Le travail avec l’enseignante est fondamental car elle coordonne les apprentissages et adapte les ateliers aux besoins des élèves. Elle définit les objectifs pédagogiques et les adaptations nécessaires. Nous échangeons quotidiennement sur les réussites et les difficultés de chaque élève afin d’ajuster les méthodes mises en place.
Les clés d’une bonne collaboration sont avant tout, l’écoute et l’adaptabilité. Chaque enseignant a sa propre méthode, il est donc important d’être flexible et de s’adapter à ses attentes. Ensuite, communiquer régulièrement : un échange quotidien permet d’ajuster l’accompagnement et de mieux comprendre les besoins des élèves. Les familles jouent un rôle clé dans le développement et la progression des élèves. Je ne m’adresse jamais aux familles directement. Seule l’enseignante le fait. Les familles sont souvent informées du quotidien de leur enfant via un classeur de vie d’école, des réunions ou encore à la sortie de l’école.
Lors des ESS (équipes de suivi de scolarisation), nous faisons le point sur les progrès de l’élève et réfléchissons ensemble aux adaptations nécessaires. Parfois les parents partagent des informations précieuses sur le fonctionnement et les besoins spécifiques de leur enfant, ce qui nous aide mieux à l’accompagner. Chaque parent connaît son enfant mieux que quiconque. Être à l’écoute et comprendre leurs préoccupations est essentiel. Il est important de partager les réussites mais aussi les difficultés de l’élève de manière constructive. Une bonne collaboration avec la famille permet d’assurer une continuité entre l’école et la maison, ce qui favorise le bien-être de l’élève.
Quelle formation avez-vous suivie pour devenir AESH et qu’en pensez-vous au regard des réalités du terrain ?
Après avoir travaillé pendant deux ans en tant qu’AVS (auxiliaire de vie scolaire ) sous contrat CUI de 2014 à 2016, j’ai souhaité continuer à travailler dans le métier en devenant AESH. Pour ce faire, j’ai suivi la formation initiale obligatoire de 60 heures mise en place par le ministère de l’éducation nationale. Cette formation offre une base théorique sur les différents types de handicaps, les méthodes d’accompagnement adaptées et les outils pédagogiques à utiliser. Cependant, bien que cette formation soit essentielle pour acquérir des connaissances fondamentales, elle reste relativement courte au regard de la diversité et de la complexité des situations rencontrées sur le terrain.

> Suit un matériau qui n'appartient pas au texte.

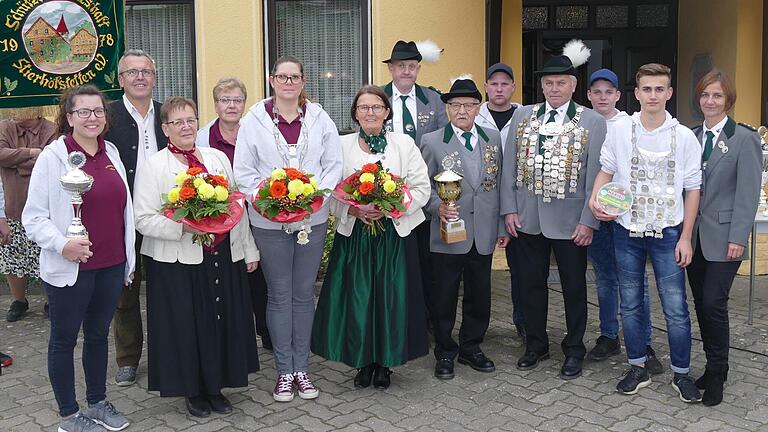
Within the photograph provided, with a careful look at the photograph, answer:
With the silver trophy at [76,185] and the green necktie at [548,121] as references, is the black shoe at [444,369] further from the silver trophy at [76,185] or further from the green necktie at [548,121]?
the silver trophy at [76,185]

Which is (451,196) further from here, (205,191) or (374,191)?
(205,191)

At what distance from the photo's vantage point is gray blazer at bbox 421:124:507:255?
17.6ft

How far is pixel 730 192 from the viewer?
15.8 ft

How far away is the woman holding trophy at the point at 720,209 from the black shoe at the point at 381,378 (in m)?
2.02

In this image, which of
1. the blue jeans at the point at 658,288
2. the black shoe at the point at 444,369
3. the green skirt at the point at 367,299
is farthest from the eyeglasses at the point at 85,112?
the blue jeans at the point at 658,288

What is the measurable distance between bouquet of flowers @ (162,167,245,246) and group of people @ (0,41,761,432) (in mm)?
183

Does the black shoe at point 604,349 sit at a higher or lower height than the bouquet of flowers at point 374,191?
lower

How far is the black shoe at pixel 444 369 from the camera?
213 inches

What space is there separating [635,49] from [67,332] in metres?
8.40

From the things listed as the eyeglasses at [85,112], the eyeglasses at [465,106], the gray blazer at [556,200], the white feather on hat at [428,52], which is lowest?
the gray blazer at [556,200]

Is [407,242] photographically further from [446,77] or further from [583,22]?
[583,22]

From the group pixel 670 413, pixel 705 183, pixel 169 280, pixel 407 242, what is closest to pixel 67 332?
pixel 169 280

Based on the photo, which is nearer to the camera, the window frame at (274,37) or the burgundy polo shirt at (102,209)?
the burgundy polo shirt at (102,209)

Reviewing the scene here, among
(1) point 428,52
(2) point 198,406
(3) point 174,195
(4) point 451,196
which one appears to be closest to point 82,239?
(3) point 174,195
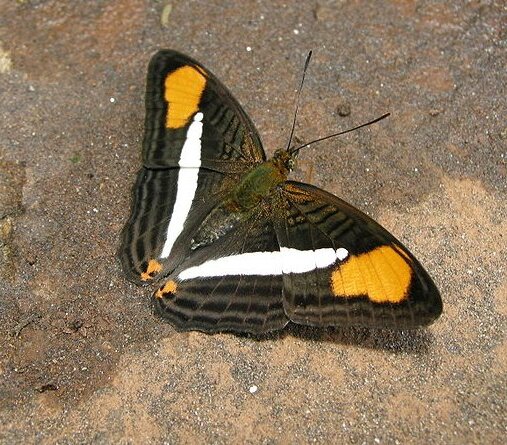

Mon expérience antérieure en tant qu’AVS m’a permis de développer des compétences pratiques et une compréhension approfondie des besoins des élèves, ce qui a été un atout majeur.
Chaque élève est unique et les défis varient considérablement. Ainsi, la formation initiale, bien que précieuse, ne peut couvrir l’ensemble des situations auxquelles une AESH est confrontée.
J’aurais voulu être mieux formée sur la gestion des comportements difficiles car les élèves en situation d’handicap peuvent présenter des comportements très difficiles à gérer. Une formation spécifique en techniques de gestion des comportements difficiles serait précieuse pour mieux répondre à ces situations.